* START EXTRACTED RECORDS *

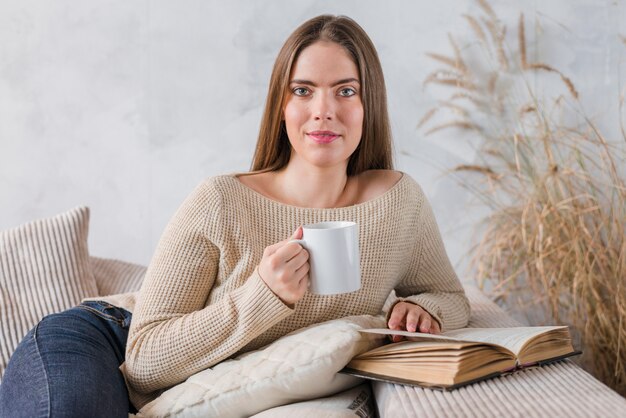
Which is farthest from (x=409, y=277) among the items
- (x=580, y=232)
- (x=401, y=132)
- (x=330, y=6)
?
(x=330, y=6)

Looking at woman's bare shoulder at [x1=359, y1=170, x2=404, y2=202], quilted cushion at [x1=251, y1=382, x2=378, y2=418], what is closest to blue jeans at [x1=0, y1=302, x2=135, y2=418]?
quilted cushion at [x1=251, y1=382, x2=378, y2=418]

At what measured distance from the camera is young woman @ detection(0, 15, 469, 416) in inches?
49.8

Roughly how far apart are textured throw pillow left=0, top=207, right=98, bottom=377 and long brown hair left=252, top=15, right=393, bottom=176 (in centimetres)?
68

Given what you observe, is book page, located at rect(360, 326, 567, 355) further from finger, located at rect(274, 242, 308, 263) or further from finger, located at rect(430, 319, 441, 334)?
finger, located at rect(274, 242, 308, 263)

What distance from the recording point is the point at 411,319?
4.50ft

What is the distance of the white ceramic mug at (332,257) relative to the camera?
3.80 feet

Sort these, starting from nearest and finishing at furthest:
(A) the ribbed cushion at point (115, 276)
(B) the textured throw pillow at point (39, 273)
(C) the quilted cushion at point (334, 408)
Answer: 1. (C) the quilted cushion at point (334, 408)
2. (B) the textured throw pillow at point (39, 273)
3. (A) the ribbed cushion at point (115, 276)

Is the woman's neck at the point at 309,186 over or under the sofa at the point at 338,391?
over

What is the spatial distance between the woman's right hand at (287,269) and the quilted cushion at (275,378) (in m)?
0.09

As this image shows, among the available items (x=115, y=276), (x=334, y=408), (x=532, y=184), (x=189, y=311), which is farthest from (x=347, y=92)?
(x=532, y=184)

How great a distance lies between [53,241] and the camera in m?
2.01

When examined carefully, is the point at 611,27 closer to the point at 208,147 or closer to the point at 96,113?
the point at 208,147

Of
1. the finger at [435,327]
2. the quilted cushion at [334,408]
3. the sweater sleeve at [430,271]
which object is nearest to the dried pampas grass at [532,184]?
the sweater sleeve at [430,271]

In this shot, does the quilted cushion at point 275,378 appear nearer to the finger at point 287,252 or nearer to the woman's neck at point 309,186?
the finger at point 287,252
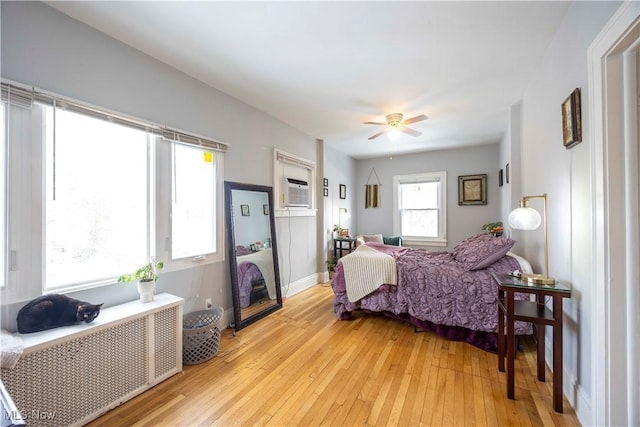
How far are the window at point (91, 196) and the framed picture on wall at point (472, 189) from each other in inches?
187

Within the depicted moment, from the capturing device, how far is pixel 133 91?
6.86 feet

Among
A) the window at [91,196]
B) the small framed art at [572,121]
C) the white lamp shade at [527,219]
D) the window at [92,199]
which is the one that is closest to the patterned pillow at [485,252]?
the white lamp shade at [527,219]

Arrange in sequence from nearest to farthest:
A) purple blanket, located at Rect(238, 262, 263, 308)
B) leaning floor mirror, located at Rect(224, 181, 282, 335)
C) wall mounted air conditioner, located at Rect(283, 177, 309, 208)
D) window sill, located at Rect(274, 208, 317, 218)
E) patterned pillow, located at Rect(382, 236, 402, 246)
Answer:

* END EXTRACTED RECORDS *

**STATED GOAL:** Please quote the items above from the line containing "When examined carefully, is" through the end of the items, leaving out the pictures.

**RESPONSE TO THE TASK:**
When examined carefully, is the point at 611,27 closer to the point at 208,147 or closer to the point at 96,113?
the point at 208,147

Of
1. the finger at [435,327]
2. the quilted cushion at [334,408]
3. the sweater sleeve at [430,271]
which object is nearest to the dried pampas grass at [532,184]?
the sweater sleeve at [430,271]

In this shot, does the quilted cushion at point 275,378 appear nearer to the finger at point 287,252 or nearer to the woman's neck at point 309,186?
the finger at point 287,252
How far are the window at point (91, 196) and the framed picture on wall at point (472, 189) from each other in inches?
187

Within the depicted moment, from the capturing device, how far is pixel 133 91?
6.86 feet

Among
A) the window at [91,196]
B) the small framed art at [572,121]
C) the white lamp shade at [527,219]
D) the window at [92,199]
which is the one that is closest to the patterned pillow at [485,252]?
the white lamp shade at [527,219]

Arrange in sequence from nearest to farthest:
A) purple blanket, located at Rect(238, 262, 263, 308)
B) leaning floor mirror, located at Rect(224, 181, 282, 335)
C) wall mounted air conditioner, located at Rect(283, 177, 309, 208)
D) window sill, located at Rect(274, 208, 317, 218)
E) patterned pillow, located at Rect(382, 236, 402, 246)
Answer:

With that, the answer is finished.